Text block -
** start **
HSV is not good for perceptual comparison. Try HSP [1].

[1] [http://alienryderflex.com/hsp.html](http://alienryderflex.com/hsp.html)

------
btown
As with anything in image machine learning, it's all about the complexity of
your feature space and how well it captures your business needs. Starting with
nearest-neighbors with color-based features is a great starting point, and
it's always great to see posts that start from scratch and show how far you
can get.

For those interested in some of the commercial solutions in the space,
Cortexica ( [http://www.cortexica.com/](http://www.cortexica.com/) ) is doing
interesting work using neural networks for fashion image similarity. Sadly,
they seem to be focusing on white-label solutions rather than having an API.

------
jerluc
For those of you interested in this subject, there is a library called LIRE
([http://www.semanticmetadata.net/lire/](http://www.semanticmetadata.net/lire/))
** end **
Records to use -
** start **
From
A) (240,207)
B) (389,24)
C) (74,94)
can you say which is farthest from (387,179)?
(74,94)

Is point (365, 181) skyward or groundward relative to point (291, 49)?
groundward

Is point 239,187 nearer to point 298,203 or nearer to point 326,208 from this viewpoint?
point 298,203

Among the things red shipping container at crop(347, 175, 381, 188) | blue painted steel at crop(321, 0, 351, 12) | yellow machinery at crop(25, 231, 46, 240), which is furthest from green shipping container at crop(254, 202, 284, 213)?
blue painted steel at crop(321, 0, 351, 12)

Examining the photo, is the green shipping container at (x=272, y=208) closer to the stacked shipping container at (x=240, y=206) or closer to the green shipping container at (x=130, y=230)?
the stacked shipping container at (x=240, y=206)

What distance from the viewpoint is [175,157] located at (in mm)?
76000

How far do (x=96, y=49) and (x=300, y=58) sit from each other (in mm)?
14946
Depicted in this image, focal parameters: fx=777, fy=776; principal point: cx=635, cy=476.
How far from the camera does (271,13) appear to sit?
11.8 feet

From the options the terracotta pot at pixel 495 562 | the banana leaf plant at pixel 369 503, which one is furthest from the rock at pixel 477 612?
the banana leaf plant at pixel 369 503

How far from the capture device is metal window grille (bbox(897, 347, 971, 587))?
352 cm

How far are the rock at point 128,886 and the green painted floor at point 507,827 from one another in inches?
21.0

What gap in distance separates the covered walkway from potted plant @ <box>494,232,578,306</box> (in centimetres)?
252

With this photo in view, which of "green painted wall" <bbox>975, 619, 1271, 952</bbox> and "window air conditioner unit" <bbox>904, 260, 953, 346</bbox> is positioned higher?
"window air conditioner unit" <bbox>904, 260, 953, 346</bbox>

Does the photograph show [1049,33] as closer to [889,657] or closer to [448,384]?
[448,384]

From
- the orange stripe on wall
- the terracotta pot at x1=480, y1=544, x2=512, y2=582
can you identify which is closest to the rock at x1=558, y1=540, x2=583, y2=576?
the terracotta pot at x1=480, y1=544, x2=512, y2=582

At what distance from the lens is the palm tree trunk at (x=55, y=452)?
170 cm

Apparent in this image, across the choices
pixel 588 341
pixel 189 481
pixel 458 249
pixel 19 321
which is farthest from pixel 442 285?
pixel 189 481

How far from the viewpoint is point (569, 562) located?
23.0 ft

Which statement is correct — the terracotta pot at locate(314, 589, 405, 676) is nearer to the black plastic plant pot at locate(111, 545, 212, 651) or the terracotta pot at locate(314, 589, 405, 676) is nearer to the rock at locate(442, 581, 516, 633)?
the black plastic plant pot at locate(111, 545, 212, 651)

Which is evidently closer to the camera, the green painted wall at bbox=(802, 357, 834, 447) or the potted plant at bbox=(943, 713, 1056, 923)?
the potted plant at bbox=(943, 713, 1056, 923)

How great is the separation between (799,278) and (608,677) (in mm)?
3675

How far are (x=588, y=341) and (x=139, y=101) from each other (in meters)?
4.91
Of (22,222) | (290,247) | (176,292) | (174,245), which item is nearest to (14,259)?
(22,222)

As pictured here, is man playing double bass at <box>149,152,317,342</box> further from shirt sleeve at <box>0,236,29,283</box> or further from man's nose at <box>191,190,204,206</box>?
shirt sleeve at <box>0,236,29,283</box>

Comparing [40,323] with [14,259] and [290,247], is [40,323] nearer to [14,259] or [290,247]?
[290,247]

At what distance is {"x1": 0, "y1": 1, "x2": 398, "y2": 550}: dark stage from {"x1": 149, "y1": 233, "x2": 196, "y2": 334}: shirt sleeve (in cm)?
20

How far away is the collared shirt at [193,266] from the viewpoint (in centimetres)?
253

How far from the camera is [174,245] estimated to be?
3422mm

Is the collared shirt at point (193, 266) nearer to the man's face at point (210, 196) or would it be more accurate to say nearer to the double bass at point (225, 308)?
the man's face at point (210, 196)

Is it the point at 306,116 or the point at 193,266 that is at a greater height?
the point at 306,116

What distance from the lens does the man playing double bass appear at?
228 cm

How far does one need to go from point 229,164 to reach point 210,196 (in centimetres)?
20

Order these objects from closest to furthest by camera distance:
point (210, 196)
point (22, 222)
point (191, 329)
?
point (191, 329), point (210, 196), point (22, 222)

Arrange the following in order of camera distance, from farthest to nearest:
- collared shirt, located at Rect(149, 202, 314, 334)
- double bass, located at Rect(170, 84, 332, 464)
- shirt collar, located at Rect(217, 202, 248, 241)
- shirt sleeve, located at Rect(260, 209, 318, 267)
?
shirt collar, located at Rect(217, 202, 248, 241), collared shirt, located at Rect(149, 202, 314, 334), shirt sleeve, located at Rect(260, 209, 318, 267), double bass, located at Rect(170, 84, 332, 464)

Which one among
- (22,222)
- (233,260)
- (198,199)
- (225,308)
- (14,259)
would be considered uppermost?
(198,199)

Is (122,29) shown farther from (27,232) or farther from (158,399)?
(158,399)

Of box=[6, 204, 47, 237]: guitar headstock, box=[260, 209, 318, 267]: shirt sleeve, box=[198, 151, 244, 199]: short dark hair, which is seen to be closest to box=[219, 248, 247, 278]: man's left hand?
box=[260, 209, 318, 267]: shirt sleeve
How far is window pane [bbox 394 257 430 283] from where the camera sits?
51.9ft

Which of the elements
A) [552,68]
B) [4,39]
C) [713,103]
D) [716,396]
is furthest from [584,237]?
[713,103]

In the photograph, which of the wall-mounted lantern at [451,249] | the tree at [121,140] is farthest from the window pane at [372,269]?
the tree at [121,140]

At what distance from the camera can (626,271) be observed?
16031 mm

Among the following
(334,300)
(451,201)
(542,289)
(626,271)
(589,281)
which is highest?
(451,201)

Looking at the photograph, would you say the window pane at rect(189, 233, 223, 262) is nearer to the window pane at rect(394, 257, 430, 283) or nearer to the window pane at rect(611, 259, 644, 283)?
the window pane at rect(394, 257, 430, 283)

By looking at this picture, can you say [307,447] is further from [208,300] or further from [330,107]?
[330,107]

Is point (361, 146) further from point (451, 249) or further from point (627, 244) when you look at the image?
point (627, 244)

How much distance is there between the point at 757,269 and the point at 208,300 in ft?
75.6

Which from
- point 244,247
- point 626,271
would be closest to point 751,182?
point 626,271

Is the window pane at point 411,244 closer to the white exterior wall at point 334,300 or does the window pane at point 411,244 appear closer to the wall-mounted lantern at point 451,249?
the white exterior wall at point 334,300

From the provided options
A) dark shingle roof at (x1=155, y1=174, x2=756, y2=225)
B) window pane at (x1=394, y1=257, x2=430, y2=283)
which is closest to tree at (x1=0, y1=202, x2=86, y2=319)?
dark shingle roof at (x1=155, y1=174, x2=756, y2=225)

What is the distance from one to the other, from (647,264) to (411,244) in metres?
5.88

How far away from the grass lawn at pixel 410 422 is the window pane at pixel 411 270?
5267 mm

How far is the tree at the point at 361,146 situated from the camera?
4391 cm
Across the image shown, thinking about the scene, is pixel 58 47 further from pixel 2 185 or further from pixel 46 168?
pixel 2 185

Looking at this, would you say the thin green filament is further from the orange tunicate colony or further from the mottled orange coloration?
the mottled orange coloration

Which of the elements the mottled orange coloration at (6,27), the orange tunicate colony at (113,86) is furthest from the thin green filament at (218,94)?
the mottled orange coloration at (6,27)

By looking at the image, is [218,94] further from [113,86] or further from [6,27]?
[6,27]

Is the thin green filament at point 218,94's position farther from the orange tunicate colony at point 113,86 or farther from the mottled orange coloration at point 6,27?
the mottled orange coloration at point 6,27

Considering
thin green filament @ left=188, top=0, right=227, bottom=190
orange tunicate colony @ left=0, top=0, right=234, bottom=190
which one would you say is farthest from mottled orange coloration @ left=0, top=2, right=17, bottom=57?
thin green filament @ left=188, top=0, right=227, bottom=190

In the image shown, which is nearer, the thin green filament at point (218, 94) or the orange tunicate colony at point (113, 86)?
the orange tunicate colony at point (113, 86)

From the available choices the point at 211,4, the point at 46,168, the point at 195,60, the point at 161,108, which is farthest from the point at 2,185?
** end **
To be done -
[A] In the thread, what does Cortexica use neural networks for?
[B] Show every line of the entries that contains the string "double". Case counts.

Answers for the exercise -
[A] Fashion image similarity.

[B]
As pictured here, is man playing double bass at <box>149,152,317,342</box> further from shirt sleeve at <box>0,236,29,283</box> or further from man's nose at <box>191,190,204,206</box>?
Is the collared shirt at point (193, 266) nearer to the man's face at point (210, 196) or would it be more accurate to say nearer to the double bass at point (225, 308)?
What distance from the lens does the man playing double bass appear at?
- double bass, located at Rect(170, 84, 332, 464)
shirt collar, located at Rect(217, 202, 248, 241), collared shirt, located at Rect(149, 202, 314, 334), shirt sleeve, located at Rect(260, 209, 318, 267), double bass, located at Rect(170, 84, 332, 464)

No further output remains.